YOUR OBJECTIVE:
Render the data as a numbered list, starting at the line containing "How far is (129,272)" and ending at the line containing "What is the magnitude", with both of those lines included. Skip blank lines and leave out the pictures.

GIVEN DATA:
## START

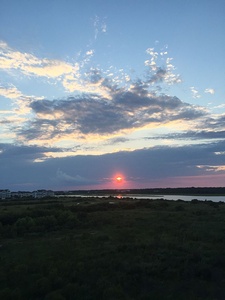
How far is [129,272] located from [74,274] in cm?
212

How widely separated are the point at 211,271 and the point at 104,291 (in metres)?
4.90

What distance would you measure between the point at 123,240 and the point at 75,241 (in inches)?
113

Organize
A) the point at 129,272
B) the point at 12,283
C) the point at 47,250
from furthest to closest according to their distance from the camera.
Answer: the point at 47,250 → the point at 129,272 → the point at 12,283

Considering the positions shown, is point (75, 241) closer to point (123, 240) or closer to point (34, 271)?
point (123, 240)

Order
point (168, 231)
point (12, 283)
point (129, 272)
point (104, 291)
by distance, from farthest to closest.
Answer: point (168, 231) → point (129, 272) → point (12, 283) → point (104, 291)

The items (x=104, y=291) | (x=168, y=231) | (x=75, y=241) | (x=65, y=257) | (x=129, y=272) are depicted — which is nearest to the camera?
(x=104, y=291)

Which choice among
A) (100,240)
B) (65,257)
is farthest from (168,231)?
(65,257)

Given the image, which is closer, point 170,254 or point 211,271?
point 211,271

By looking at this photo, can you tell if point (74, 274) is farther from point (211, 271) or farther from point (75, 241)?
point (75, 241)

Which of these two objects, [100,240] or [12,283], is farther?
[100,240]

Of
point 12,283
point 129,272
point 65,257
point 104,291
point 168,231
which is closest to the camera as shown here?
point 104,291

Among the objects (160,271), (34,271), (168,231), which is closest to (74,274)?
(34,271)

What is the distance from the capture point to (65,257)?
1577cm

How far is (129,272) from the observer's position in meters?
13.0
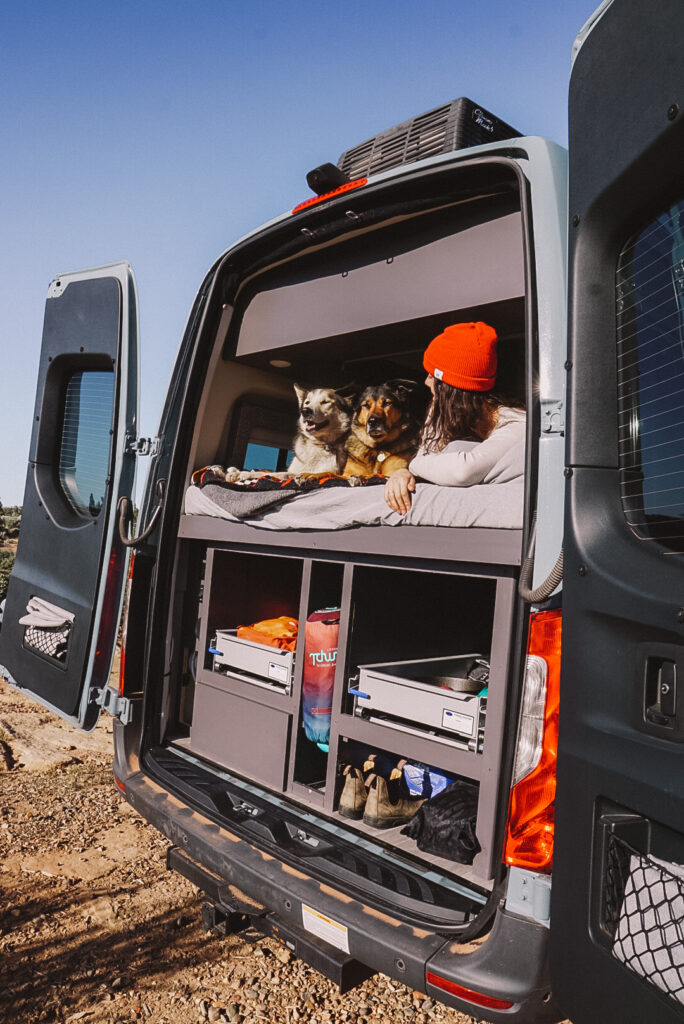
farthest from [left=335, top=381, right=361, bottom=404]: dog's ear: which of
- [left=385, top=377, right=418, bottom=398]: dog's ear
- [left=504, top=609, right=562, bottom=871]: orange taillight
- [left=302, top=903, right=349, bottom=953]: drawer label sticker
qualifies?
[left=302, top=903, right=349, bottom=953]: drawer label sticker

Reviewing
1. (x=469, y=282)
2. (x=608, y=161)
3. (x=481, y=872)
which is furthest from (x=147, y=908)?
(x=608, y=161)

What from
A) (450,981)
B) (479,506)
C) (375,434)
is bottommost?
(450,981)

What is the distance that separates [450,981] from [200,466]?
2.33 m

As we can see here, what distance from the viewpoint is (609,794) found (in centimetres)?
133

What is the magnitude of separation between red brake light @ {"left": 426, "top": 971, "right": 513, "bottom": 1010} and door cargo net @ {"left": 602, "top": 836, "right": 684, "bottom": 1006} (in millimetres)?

## END
## START

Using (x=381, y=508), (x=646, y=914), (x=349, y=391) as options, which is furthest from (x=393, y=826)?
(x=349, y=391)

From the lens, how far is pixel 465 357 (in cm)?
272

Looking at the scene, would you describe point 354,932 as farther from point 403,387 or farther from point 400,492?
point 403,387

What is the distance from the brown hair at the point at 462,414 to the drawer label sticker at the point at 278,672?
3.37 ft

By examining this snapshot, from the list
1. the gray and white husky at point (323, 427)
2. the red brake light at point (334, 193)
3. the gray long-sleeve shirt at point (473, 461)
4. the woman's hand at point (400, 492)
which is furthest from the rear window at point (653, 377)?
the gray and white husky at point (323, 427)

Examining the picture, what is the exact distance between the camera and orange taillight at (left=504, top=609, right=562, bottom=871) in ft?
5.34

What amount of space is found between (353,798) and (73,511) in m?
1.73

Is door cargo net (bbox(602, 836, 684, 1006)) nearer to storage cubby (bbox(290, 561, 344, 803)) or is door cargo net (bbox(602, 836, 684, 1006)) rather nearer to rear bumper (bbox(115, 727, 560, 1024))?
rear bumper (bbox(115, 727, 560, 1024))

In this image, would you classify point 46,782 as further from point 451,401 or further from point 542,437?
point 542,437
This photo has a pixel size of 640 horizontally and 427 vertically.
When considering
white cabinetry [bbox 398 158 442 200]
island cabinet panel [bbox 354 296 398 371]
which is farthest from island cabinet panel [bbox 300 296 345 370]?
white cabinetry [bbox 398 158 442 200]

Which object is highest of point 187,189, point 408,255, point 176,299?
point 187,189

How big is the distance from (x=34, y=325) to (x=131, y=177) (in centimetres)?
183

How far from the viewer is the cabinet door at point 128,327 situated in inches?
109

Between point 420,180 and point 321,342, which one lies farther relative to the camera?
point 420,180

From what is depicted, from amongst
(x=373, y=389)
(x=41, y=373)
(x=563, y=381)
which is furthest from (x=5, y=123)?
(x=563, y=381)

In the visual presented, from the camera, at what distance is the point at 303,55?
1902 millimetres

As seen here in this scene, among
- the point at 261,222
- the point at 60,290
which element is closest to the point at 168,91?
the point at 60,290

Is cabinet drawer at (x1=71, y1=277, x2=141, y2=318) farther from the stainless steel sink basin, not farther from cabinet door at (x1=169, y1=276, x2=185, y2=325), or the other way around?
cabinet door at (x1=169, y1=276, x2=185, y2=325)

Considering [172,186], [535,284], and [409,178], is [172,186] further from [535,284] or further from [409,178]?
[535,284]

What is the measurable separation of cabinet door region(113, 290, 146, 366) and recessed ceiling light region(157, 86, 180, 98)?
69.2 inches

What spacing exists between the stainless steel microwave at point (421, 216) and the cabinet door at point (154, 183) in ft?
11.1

## END

THE RESPONSE:
1. How far is (129,272) from the observer's position in meters?
2. 13.0
3. farthest from [left=335, top=381, right=361, bottom=404]: dog's ear: which of
4. - [left=385, top=377, right=418, bottom=398]: dog's ear
5. - [left=504, top=609, right=562, bottom=871]: orange taillight
6. - [left=302, top=903, right=349, bottom=953]: drawer label sticker
7. qualifies?
8. [left=302, top=903, right=349, bottom=953]: drawer label sticker
9. Reviewing
10. 1. (x=469, y=282)
11. 2. (x=608, y=161)
12. 3. (x=481, y=872)
13. which is furthest from (x=147, y=908)?
14. (x=608, y=161)
15. What from
16. A) (450,981)
17. B) (479,506)
18. C) (375,434)
19. is bottommost?
20. (450,981)
21. What is the distance that separates [450,981] from [200,466]?
22. 2.33 m
23. As we can see here, what distance from the viewpoint is (609,794) found (in centimetres)?
24. 133
25. What is the magnitude of separation between red brake light @ {"left": 426, "top": 971, "right": 513, "bottom": 1010} and door cargo net @ {"left": 602, "top": 836, "right": 684, "bottom": 1006} (in millimetres)?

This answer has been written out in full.